July 14, 2022, 5:07 p.m. News Staff — The Academy’s latest salvo in its push for administrative simplification came in a recent letter urging passage of two bills that would streamline prior authorization in Medicare Advantage plans.
“With the growing role of Medicare Advantage, family physicians are concerned with the increasing number of administrative requirements that detract from time that would be better spent on patient care,” the AAFP said in its June 30 letter. “Family physicians report that prior authorization and other utilization management processes regularly cause patient care delays and can worsen health outcomes.”
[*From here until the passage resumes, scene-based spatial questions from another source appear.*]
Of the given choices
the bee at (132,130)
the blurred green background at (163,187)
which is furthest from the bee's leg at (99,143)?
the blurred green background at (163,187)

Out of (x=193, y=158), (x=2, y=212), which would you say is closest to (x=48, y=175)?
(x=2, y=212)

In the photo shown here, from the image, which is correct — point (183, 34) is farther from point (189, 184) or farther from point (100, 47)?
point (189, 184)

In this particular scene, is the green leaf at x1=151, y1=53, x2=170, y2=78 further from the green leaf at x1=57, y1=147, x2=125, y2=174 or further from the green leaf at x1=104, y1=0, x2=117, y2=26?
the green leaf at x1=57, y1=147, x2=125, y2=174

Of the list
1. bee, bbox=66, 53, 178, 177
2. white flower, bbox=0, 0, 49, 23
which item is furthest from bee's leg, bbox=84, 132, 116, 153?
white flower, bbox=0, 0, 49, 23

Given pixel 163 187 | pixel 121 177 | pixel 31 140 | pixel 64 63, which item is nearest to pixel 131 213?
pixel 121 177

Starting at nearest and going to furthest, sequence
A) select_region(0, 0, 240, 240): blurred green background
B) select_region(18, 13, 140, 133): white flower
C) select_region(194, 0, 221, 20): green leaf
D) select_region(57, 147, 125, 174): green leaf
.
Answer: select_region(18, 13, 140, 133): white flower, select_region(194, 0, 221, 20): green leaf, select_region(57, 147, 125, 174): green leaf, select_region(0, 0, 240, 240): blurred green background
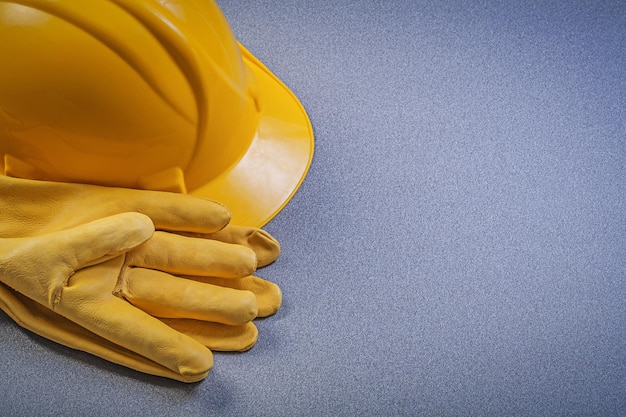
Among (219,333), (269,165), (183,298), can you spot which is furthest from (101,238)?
(269,165)

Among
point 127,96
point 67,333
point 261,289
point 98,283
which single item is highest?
point 127,96

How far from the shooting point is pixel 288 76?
58.7 inches

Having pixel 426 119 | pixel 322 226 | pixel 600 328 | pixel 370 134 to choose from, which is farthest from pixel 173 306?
pixel 600 328

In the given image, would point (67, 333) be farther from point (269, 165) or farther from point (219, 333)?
point (269, 165)

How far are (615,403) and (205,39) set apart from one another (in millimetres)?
981

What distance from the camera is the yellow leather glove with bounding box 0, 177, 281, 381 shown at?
1.09m

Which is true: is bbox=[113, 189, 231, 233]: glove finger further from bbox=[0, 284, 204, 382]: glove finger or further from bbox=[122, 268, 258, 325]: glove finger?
bbox=[0, 284, 204, 382]: glove finger

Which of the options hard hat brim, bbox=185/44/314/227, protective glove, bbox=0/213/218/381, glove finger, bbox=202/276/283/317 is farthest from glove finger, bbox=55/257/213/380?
hard hat brim, bbox=185/44/314/227

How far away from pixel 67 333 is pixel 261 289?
353 millimetres

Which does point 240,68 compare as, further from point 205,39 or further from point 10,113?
point 10,113

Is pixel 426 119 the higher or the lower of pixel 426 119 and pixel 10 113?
the higher

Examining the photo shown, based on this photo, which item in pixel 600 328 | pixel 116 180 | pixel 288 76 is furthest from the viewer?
pixel 288 76

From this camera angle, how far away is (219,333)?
3.82ft

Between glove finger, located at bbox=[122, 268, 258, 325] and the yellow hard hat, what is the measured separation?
0.52ft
The letter was sent to Reps. Diana DeGette, D-Colo., and H. Morgan Griffith, R-Va., chair and ranking member, respectively, of the House Energy and Commerce Committee’s Oversight and Investigations Subcommittee, in response to a hearing titled “Protecting America’s Seniors: Oversight of Private Sector Medicare Advantage Plans.” It was signed by Board Chair Ada Stewart, M.D., of Columbia, S.C.
In 2022, more than 28 million Medicare beneficiaries enrolled in a Medicare Advantage plan — some 45% of all Medicare beneficiaries. A burdensome prior authorization process is negatively affecting a significant number of these beneficiaries; an April 2022 HHS report found that, among prior authorization requests that Medicare Advantage plans denied in 2019, 13% actually had met Medicare coverage rules.
“The federal government needs to automate and streamline prior authorization, as well as reduce the overall volume of prior authorizations to improve patient care and minimize physician burden,” the AAFP said. “We know firsthand from family physicians that prior authorization creates an administrative burden for physicians and other clinicians. The manual, time-consuming processes used in prior authorization programs burden family physicians and their practice staff, divert valuable resources from direct patient care and can delay the start or continuation of necessary treatment, leading to lower rates of patient adherence to treatment and negative clinical outcomes.”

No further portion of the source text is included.